§ **Problem statement**
Write out the passage of the Ayodola Anise profile below word for word, starting with "o Improving the" and going on through "to support equity)".

§ **Excerpt to read**
Ayodola’s Areas of Interest:

o Ensuring institutional equity within hospitals and health systems by examining and identifying opportunities to change organizational practices and policies related to health equity and patient and family engaged care (e.g., connecting executive compensation to equity)
o Improving the connections between health equity and patient and family engaged care (e.g., increasing diversity of PFA, ensuring a culture change in organizations to support equity)

Ayodola Anise, MHS is the Director of the Value & Culture at the National Academy of Medicine (NAM) Leadership Consortium for a Learning Health System. In this role, Ayodola directs efforts that focus on transitioning health payments from fee-for-service to value and population health, as well as individual and community strategies and equity approaches for health improvement. Before joining NAM, Ayodola worked for the Patient-Centered Outcomes Research Institute where she managed a $78 million patient-centered comparative effectiveness research portfolio that tested interventions to improve healthcare systems and health and health care equity. Ayodola also worked at the Engelberg Center for Health Care Reform at the Brookings Institution, where she managed initiatives related to healthcare quality and equity. Prior to joining Brookings, Ayodola worked as a senior associate for The Lewin Group, a health care research and consulting firm, and as project coordinator for a study on women’s health at Georgetown University. Ayodola has over 15 years of experience developing and implementing initiatives, supporting and developing strategies for patient and stakeholder engagement, supporting patient-centered comparative effectiveness research, and advancing health and health care equity. Ayodola has a BA in English writing, with minors in chemistry and biology from the University of Pittsburgh and a MHS from the Johns Hopkins Bloomberg School of Public Health.

§ **Data section**
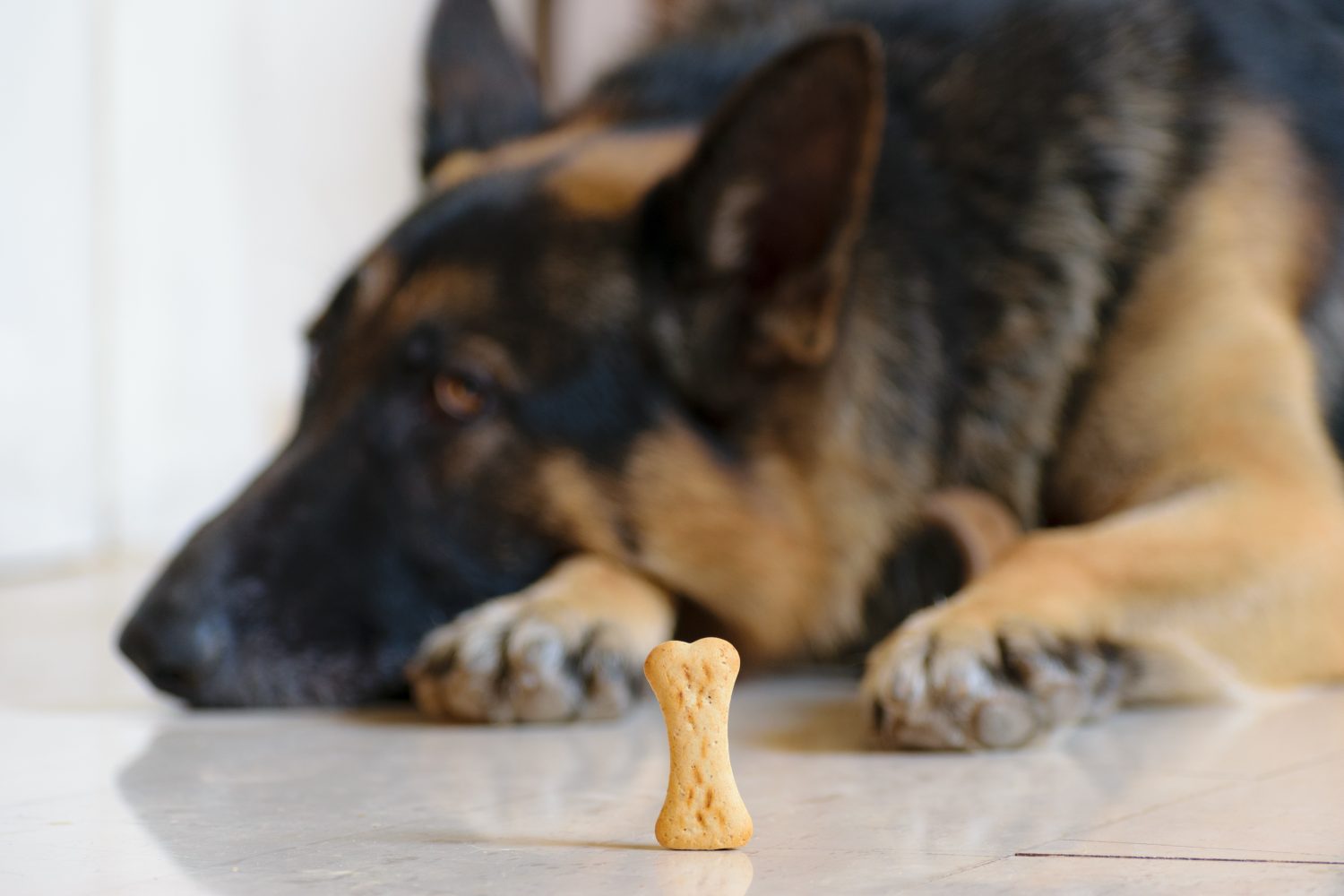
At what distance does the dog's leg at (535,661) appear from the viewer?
4.60 ft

§ **Answer**
o Improving the connections between health equity and patient and family engaged care (e.g., increasing diversity of PFA, ensuring a culture change in organizations to support equity)